Which cache for irregular access to array of constants?

I am unsure about which cache I should aim to have an array of constants to exist in when the threads access random elements of the array (irregular access). Currently after a bit of nvvp I have identified a bottleneck as “execution dependency” in a snipit of code that looks like:

#define N 128  // Number of entries in array

__constant__ double foo[N]; // <--- KEY LINE ---|

__global__ void bar(const double *random_uniforms)  // So big it needs main memory.
  int t_id = threadIdx.x + ... ;
  double x = 0.0;

  for (int i = t_id, j=0; i < 1024; j++, i += blockDim.x)
    double u = random_uniforms[i]; // u is in [0, 1).
    double v = foo[(int) (u * N)]; // Each thread accesses a random array element!
    x += fma(v, 0.1, 0.2) // Current execution dependency bottleneck. 
  // Do something with x

int main (...)

The table of constants is very small so fitting it in cache should not be a problem, but I was surprised to see that the fma is the apparent bottleneck due to latency from reading from foo. Based on my understanding of constant arrays the read from cache will be in serial if the threads are not reading the same element. Given I expect almost all the threads in a warp to require different entries of foo, what is the best way to store this? (Entries of foo are not known at compile time, but are populated by the host based on some interim results).

Probably read through texture.

Could you elaborate (justify) the benefits/drawbacks?

How would I go about creating a read through texture? (cudaMemcpyToSymbol, cudaFree, etc?)

reading through texture is demonstrated in a variety of CUDA sample codes.

I suggest you just try it. Any justification I would offer would be hand-waving at best. It’s not difficult to implement. It’s OK if you don’t believe me or don’t want to try it.

There are plenty of discussions of texture cache usage if you care to look. Google is your friend. For instance I googled “cuda texture cache benefits” and I got this:


as the first hit. Not only does it do a better job than I would of describing it, it offers implementation help as well.

Maybe others will chime in with their suggestions or help.

More context would seem helpful. If foo is constant and random_uniform is precomputed, why is it not possible to push back the mapping to the point where random_uniform is being created right now?
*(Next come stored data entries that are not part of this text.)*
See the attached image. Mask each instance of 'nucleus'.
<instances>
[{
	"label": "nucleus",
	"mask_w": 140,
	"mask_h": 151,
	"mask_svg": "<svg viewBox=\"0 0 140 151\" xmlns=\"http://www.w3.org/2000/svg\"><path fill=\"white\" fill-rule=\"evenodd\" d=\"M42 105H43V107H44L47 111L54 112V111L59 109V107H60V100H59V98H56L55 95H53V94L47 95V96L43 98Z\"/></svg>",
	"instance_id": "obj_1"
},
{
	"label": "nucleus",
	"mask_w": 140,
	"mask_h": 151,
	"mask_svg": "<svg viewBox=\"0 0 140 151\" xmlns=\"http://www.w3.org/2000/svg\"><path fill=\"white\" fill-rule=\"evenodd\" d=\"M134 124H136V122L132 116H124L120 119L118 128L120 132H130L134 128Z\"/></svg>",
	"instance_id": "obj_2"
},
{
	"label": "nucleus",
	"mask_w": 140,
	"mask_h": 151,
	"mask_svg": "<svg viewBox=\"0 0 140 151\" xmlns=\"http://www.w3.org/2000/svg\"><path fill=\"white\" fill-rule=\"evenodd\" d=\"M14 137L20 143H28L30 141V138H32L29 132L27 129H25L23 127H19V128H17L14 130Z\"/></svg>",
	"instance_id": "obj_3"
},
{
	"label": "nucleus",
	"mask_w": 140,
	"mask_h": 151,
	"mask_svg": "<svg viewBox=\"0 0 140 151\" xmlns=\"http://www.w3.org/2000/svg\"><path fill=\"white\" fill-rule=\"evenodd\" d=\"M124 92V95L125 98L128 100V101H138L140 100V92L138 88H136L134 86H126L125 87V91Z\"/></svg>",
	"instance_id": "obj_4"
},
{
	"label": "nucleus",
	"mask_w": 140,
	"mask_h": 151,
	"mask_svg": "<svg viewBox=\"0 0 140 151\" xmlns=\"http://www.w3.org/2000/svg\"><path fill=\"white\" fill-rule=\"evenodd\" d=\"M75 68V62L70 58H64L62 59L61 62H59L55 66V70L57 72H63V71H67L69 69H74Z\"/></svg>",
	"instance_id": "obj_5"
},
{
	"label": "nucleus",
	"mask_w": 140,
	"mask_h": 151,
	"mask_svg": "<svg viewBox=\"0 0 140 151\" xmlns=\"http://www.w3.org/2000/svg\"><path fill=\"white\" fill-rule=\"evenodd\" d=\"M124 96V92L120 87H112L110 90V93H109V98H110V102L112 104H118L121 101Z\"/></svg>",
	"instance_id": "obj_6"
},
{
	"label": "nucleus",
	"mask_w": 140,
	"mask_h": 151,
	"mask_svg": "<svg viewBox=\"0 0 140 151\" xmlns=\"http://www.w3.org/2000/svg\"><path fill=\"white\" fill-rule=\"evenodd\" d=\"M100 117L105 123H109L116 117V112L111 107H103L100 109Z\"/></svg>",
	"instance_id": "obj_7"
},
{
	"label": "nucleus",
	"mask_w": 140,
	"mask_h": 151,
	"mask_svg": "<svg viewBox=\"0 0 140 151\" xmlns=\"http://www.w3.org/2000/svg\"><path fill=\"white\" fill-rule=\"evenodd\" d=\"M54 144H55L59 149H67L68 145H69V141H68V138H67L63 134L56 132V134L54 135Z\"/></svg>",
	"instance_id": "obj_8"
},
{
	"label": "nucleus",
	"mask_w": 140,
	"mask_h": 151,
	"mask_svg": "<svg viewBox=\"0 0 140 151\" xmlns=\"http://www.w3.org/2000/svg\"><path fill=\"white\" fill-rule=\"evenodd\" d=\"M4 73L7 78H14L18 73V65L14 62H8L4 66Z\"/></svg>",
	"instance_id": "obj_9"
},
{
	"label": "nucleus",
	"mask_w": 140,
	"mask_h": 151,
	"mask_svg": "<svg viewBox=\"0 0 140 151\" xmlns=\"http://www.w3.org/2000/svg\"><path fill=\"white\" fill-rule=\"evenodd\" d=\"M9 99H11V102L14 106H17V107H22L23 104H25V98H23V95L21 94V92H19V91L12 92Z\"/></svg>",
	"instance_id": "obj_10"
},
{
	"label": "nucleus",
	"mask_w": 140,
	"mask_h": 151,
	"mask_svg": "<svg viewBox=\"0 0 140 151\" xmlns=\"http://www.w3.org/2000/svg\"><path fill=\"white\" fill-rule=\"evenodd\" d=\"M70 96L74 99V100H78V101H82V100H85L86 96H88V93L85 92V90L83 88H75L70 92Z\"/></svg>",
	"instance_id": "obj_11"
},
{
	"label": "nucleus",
Instead of random_uniform you would then pass in foo_of_random_uniform, and use v = foo_of_random_uniform[i], i.e. regular access across the threads.

Textures can help if the access pattern is irregular but still has reasonable locality. Whether it helps here I would not be able to predict, the profiler will tell you. You can bind textures to existing allocations. The CUDA docs and example apps provide sufficient coverage of how to use textures.

To try and give a bit more context. This is for a Monte Carlo simulation. I use cuRand to populate the main memory with random uniforms. I then need to see which entry in the foo array these most closely map to (this might later be changed to a random integer generator and avoid the conversion, but I expect I need that for the meanwhile for a MLMC application). A second reason is that I have several blocks all processing the same uniforms. A slightly truer to life code snippet would read:

double u = random_uniforms[i]; // u is in [0, 1).
u = baz(u, blockIdx.x);  // Randomise/scramble the uniforms 
double v = foo[(int) (u * N)]; // Each thread accesses a random array element!

where each block performs a unique randomisation baz() of the same underlying uniforms (think Quasi Monte Carlo).